* Lesetext
"""

Der Antrag auf Zulassung der Berufung hat keinen Erfolg. Die Voraussetzungen für die Zulassung der Berufung sind unter keinem der geltend gemachten Zulassungsgründe erfüllt.

Der Vortrag der Beklagten lässt keine ernstlichen Zweifel an der Richtigkeit der erstinstanzlichen Entscheidung erkennen (§ 124 Abs. 2 Nr. 1 VwGO). Die Entscheidung des Verwaltungsgerichts, dass die Klägerin ihr Klagerecht verwirkt hat, weil sie erst nach Ablauf von über fünf Jahren nach dem Zugang der Beschwerdeentscheidung Klage erhoben hat, ist nicht zu beanstanden.

"""

* Quelldaten
"""

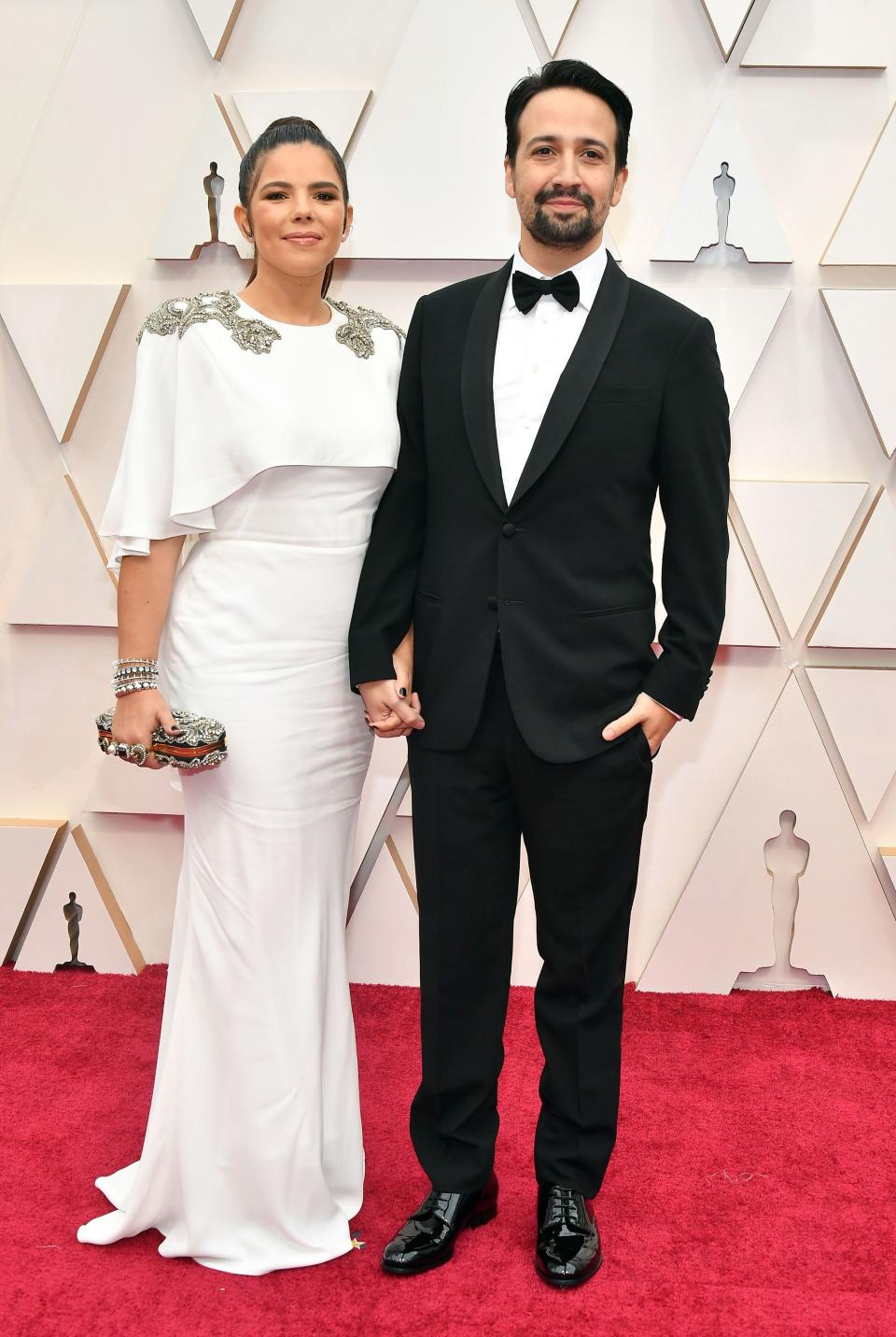 HOLLYWOOD, CALIFORNIA - FEBRUARY 09: (L-R) Vanessa Nadal and Lin-Manuel Miranda attend the 92nd Annual Academy Awards at Hollywood and Highland on February 09, 2020 in Hollywood, California. (Photo by Amy Sussman/Getty Images)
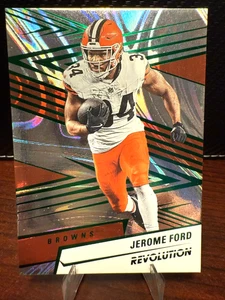 Jerome Ford Green Swirl 199/199-2025 Panini Revolution Cleveland Browns NFL SN - Picture 1 of 2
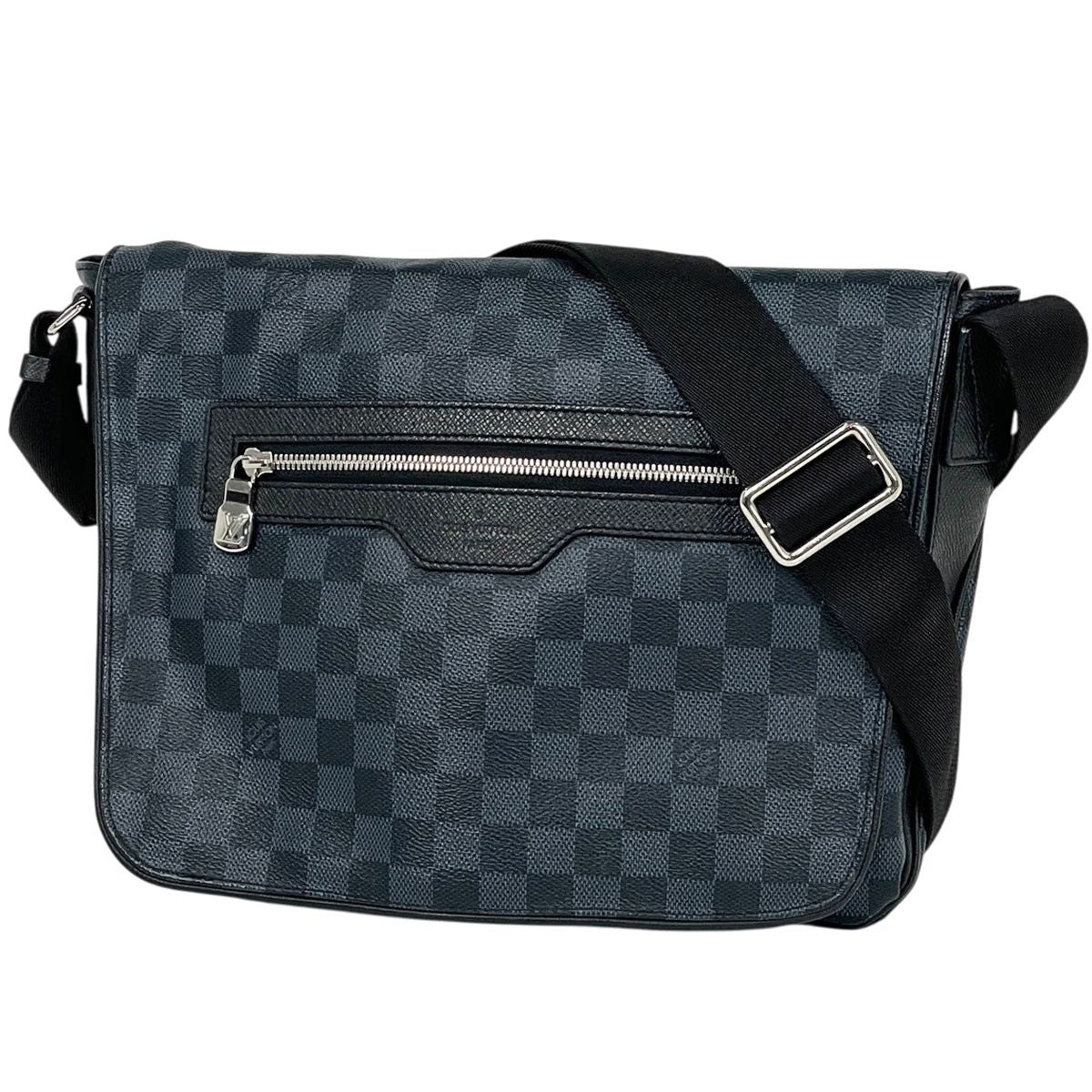 Louis Vuitton Match Point Messenger Shoulder Bag Damier Ecobalt Noir Navy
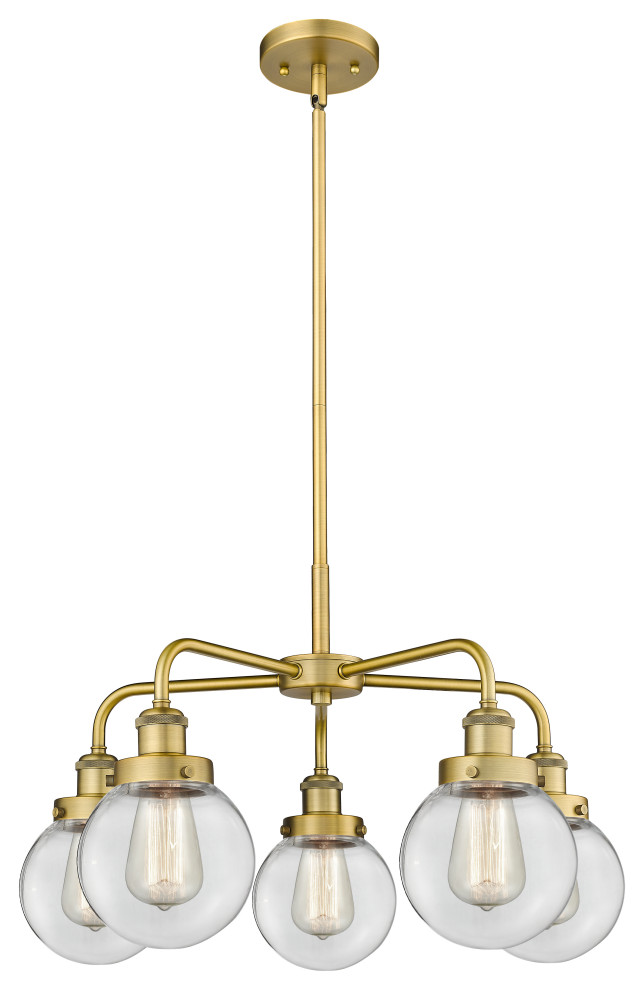 Innovations Beacon 5 24" Chandelier Brushed Brass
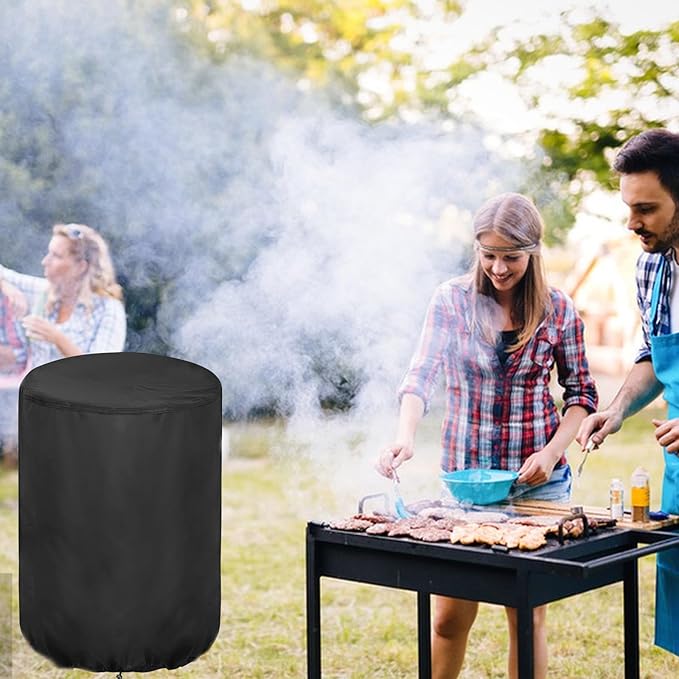 Smoker Cover Fit for Charbroil The Big Easy TRU-Infrared 3-in-1 Smoker, Waterproof Grill Cover Outdoor Smoker Covers (23" D x 23.5" W x 36" H)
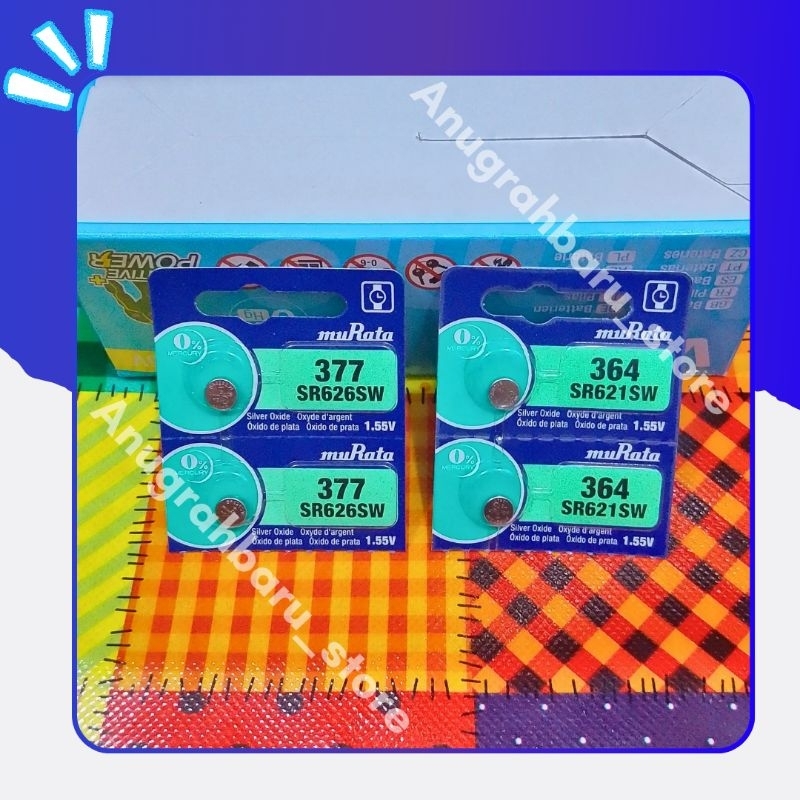 Baterai Batere Battery 377 364 SR626SW SR621SW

"""

* Arbeitsaufträge
1. Gib den Abschnitt aus dem Lesetext zur Zulassung der Berufung erneut wieder, der mit den Worten „Der Antrag auf" beginnt und mit „nicht zu beanstanden." schließt, und tausche dabei „Klägerin" gegen „Beschwerdeführerin" aus.
2. Schreib den Lesetext über die Zulassung der Berufung im Anschluss an seinen letzten Satz weiter.

* Lösungen
1.
Der Antrag auf Zulassung der Berufung hat keinen Erfolg. Die Voraussetzungen für die Zulassung der Berufung sind unter keinem der geltend gemachten Zulassungsgründe erfüllt.

Der Vortrag der Beklagten lässt keine ernstlichen Zweifel an der Richtigkeit der erstinstanzlichen Entscheidung erkennen (§ 124 Abs. 2 Nr. 1 VwGO). Die Entscheidung des Verwaltungsgerichts, dass die Beschwerdeführerin ihr Klagerecht verwirkt hat, weil sie erst nach Ablauf von über fünf Jahren nach dem Zugang der Beschwerdeentscheidung Klage erhoben hat, ist nicht zu beanstanden.

2.
Das Verwaltungsgericht hat die Rechtsprechung des Bundesverwaltungsgerichts zu den Voraussetzungen der prozessualen Verwirkung wiedergegeben und rechtsfehlerfrei angewandt. Nach dieser ständigen Rechtsprechung ist der Grundsatz von Treu und Glauben auch im öffentlichen Recht anwendbar. Die Verwirkung als Hauptanwendungsfall des venire contra factum proprium (Verbot widersprüchlichen Verhaltens) bedeutet, dass ein Recht nicht mehr ausgeübt werden darf, wenn seit der Möglichkeit der Geltendmachung längere Zeit verstrichen ist und besondere Umstände hinzutreten, die die verspätete Geltendmachung als Verstoß gegen Treu und Glauben erscheinen lassen. Das ist zu bejahen, wenn ein Berechtigter unter Verhältnissen untätig bleibt, unter denen jedermann vernünftigerweise etwas zur Wahrung des Rechts unternommen hätte; dies ist insbesondere der Fall, wenn der Verpflichtete infolge eines bestimmten Verhaltens des Berechtigten darauf vertrauen durfte, dass dieser das Recht nach so langer Zeit nicht mehr geltend machen würde (Vertrauensgrundlage), der Verpflichtete ferner tatsächlich darauf vertraut hat, dass das Recht nicht mehr ausgeübt würde (Vertrauenstatbestand) und sich infolgedessen in seinen Vorkehrungen und Maßnahmen so eingerichtet hat, dass ihm durch die verspätete Durchsetzung des Rechts ein unzumutbarer Nachteil entstehen würde (vgl. BVerwG, Urteil vom 07.02.1974 - 3 C 115.71 -, BVerwGE 44, 339 <343 f.>; Beschluss vom 22.05.1990, 8 B 156/89, zitiert nach Juris; Beschluss vom 26.05.1999, 6 B 75/98, Juris; Urteil vom 10.08.2000, 4 A 11/99, NVwZ 2001, 206).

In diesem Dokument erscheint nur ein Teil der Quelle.